About 25% of FirstMerit employees earn incentives, Mr. Cochran estimated. The payments are tied to growth in deposits and loans at the branch level, as well as to revenue growth from banking and nonbanking products. An employee's base salary can be boosted by 15% to 25%, he said.

The performance of individual employees, branches, and the banking affiliates is measured weekly using sophisticated software tools, Mr. Cochran explained. Incentives are paid quarterly. Employee and operating unit performance measures take into account factors such as fee income generation, deposit growth, service quality, and cross marketing success.

"It's a highly effective program in changing behavior when tied to a good coaching program," explained Mr. Cochran.

Anat Bird, chief operating officer of Roosevelt Financial Group, St. Louis, is an active coach in her institution's incentive pay plan, calling branches daily to quiz employees on the day's sales efforts.

"It's working here because management takes it very seriously," she said of Roosevelt's plan.

Less than a year into the program, Ms. Bird said, Roosevelt employees are selling more than ever.

"We sell every week more phone banking clients than we used to sell in six months," she said. In addition, the bank has doubled productivity in its mortgage lending area, increased consumer loan productivity fourfold, and increased its checking account base by 30%. Whereas the typical customer service representative averaged 2.89 sales a day in December 1995, by September the same employee was averaging more than 10 sales a day, according to Ms. Bird.

The formula for success is simple: Break down everything into bite- size pieces, she said. Employees are asked to set sales goals each day and for periods within the day. "We even have goals for productivity between 9 a.m. and 11 a.m.," she said.

For their part, managers are urged to set productivity goals and customer retention goals, and to compete for top honors for their units. "The competitive spirit is good, particularly when you work in teams," said Ms. Bird. "They want to win."
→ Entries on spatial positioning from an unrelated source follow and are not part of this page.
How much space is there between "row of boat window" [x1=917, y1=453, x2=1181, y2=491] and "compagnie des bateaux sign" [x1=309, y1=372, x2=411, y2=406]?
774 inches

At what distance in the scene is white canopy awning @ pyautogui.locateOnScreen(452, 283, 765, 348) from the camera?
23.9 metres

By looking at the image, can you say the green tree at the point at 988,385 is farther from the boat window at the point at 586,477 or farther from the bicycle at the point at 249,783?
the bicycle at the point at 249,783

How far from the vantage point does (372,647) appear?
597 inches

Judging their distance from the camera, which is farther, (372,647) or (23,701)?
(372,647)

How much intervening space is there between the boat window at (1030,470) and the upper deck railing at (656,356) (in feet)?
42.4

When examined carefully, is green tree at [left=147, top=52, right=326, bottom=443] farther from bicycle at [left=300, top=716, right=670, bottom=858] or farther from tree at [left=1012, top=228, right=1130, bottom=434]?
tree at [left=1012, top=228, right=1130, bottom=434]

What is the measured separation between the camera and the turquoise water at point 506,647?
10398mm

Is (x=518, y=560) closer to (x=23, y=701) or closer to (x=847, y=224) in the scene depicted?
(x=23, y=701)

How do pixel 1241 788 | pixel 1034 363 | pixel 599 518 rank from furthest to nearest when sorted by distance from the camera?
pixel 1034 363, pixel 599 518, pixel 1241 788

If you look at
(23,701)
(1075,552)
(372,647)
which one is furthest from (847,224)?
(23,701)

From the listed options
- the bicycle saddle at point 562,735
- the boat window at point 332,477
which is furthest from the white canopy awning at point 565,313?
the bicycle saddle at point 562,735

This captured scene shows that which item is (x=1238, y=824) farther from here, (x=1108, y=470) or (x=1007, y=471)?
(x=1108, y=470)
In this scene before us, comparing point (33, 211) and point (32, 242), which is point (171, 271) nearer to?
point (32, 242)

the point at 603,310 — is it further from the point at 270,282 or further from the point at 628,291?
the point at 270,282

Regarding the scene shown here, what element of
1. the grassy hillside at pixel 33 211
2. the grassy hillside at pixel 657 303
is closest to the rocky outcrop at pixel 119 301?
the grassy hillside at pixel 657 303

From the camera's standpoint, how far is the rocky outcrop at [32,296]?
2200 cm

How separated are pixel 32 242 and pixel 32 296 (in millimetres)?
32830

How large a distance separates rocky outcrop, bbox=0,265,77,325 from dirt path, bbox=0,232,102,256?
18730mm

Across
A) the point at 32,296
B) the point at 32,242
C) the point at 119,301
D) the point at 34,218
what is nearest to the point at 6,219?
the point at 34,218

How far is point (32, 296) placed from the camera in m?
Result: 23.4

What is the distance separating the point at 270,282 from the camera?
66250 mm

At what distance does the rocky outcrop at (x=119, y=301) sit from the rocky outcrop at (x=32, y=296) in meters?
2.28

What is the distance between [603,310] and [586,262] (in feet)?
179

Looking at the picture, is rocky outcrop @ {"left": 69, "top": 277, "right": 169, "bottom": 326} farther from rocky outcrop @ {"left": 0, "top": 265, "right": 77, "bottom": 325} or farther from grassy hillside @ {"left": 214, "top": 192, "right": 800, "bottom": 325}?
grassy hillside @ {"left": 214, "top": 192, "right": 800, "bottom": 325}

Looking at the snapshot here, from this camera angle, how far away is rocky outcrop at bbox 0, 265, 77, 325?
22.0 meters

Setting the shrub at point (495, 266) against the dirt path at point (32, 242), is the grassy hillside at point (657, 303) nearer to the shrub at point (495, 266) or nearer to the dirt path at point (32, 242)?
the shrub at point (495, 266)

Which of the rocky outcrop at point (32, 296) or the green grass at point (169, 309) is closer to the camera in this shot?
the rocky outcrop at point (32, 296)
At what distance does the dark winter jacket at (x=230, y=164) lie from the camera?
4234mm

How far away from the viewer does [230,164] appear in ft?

At Roosevelt, front-line sales people get monthly incentive bonuses; managers get quarterly incentive payments. The parameters of the incentive program are changed quarterly, Ms. Bird said.

While added pay is an important way to motivate sales, the promise of money, by itself, is not enough, said Ms. Bird. Employees must understand that the future of their jobs depends upon their meeting sales objectives.

"They have to know that working and selling is a nonnegotiable part of the job," explained Ms. Bird. "In our case, if they do not meet the minimum performance expectations, they do not keep their jobs." No one at Roosevelt has been fired for failing to meet performance objectives, she said.

Allen Mounts, an Old National Bancorp vice president, agreed that employees need more than the promise of additional money to prod sales. But at Old National, a $5 billion-asset company based in Evansville, Ind., there is no threat of dismissal. Employees, said Mr. Mounts, want goals. That's what makes the job challenging, he suggested.

Customer service representatives are paid a fee for each account sold. An employee can add upward of $150 a month to his or her base pay through effective cross-selling, Mr. Mounts said.

The challenge to bank management, he said, is to work with employees to meet objectives. And, he noted, a successful incentive program can take time to develop.

Experts agreed that commitment must be communicated to employees. A management that fails to communicate its goals throughout the organization will risk missing the mark with its incentive pay program. That's why Roosevelt's Ms. Bird finds it necessary to probe branch employees continually about their marketing pitches - and why Mr. Mounts routinely hits the road to stir up interest in the holding company's incentive program among executives at its 25 affiliate banks.

"It's important to communicate to the affiliate CEOs that the program is important," he said, "why it's important and what they can do to move the program along. Sometimes the success of a program doesn't turn on the payment itself; it's the process."

Ms. Murphy is a regular contributor to Management Strategies.